Results: At 3-year follow-up, TLF occurred in 85 (16.4%) patients in the PS with 1-stent group and 69 (22.9%) in the PS with 2-stent group (hazard ratio [HR] 1.52, 95% confidence interval [CI] 1.06–2.17, p = 0.021), mainly driven by a higher rate of target lesion revascularization (TLR) in the PS with 2-stent group (13.0% vs. 8.3%, HR 1.65, 95% CI 1.04–2.61, p = 0.033). Complex bifurcations, side branch (SB) pretreatment, intravascular imaging guidance, and hyperlipidemia were the four predictors for 3-year TLF. SB pretreatment was associated with increased 3-year TLR, leading to an extremely higher 3-year TLF.

Conclusion: Provisional with 2-stent for patients with ACS is associated with a higher rate of 3-year TLF, mainly due to increased requirement of revascularization. SB pretreatment should be avoided for simple bifurcation lesion.

GRAPHICAL ABSTRACT

Graphical Abstract. Landmark analysis of target lesion failure and target lesion revascularization.

Introduction

Coronary artery bifurcation lesions involve three vessel segments (proximal main vessel [MV], distal MV, and side branch [SB]), leading to technical challenging of bifurcation stenting and suboptimal clinical outcomes (1, 2). While upfront two-stent approach (like DK crush stenting) has been demonstrated to be associated with less rate of target lesion failure (TLF) for the treatment of patients with bifurcation lesions localizing at distal left main (LM) or having higher complexity (3, 4), provisional stenting (PS) is still accepted to be a major technique for simple bifurcation lesions (2, 5–7).

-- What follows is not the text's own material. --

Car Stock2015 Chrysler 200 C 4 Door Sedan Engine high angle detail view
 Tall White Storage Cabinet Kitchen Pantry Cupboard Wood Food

PS requires a jailed wire or balloon in the SB, which could rescue an SB at risk of occlusion after stenting MV. Thus, PS could be shifted to PS with 1-stent or PS with 2-stent, with a rate of crossover to 2-stent varying from 2 to 40% (2, 4–9), depending on the performance of SB pretreatment and final kissing balloon inflation (KBI), lesions’ complexity, flow-limiting dissection, severely compromised ostial SB induced by plaque or carina shifting, and criteria for treating SB in clinical trials. As a result, PS with SB rescue stenting is unavoidable for complex bifurcations (4, 9). However, there is a paucity of data showing the difference in clinical outcomes between PS with 1-stent and PS with 2-stent among patients with acute coronary syndrome (ACS) and bifurcation lesions. Accordingly, this study includes all ACS patients with bifurcations who underwent the PS approach and had completed 3-year clinical follow-up from previous four trials (4, 9–11) with a view to identify the rate of crossover to 2-stent, the difference in 3-year TLF between PS with 1-stent and with 2-stent, and the independent factors of 3-year TLF.

Materials and methods

Study design

We included data of the following clinical trials with only Medina 1,1,1 and 0,1,1 bifurcation lesions in patients with ACS: DKCRUSH II (10), DKCRUSH V (9), DKCRUSH VI (11), and DEFINITION II (4; Figure 1). All patients were prospectively followed up till January 1, 2022. The study protocol was approved by the ethics committee at each participating center and complied with the Declaration of Helsinki. All patients provided written informed consent for participation in the respective trials. All authors had free access to the database.

FIGURE 1

Figure 1. Study flowchart. Description: 820 patients with acute coronary syndrome (ACS) were assigned to the provisional stenting (PS) with 1-stent and the PS with 2-stent groups.

Patient population

Overall, 1,825 patients with coronary bifurcation lesions from the four clinical trials were screened. We excluded 1,005 patients because of upfront 2-stent (n = 753) at randomization, SB pretreatment leading to the urgent requirement of stenting SB before stenting the MV (n = 35), and stable angina patients (n = 217). Finally, 820 patients with ACS who underwent PS were included (Figure 1), with 519 patients assigned to the PS with 1-stent group and 301 patients assigned to the PS with 2-stent group.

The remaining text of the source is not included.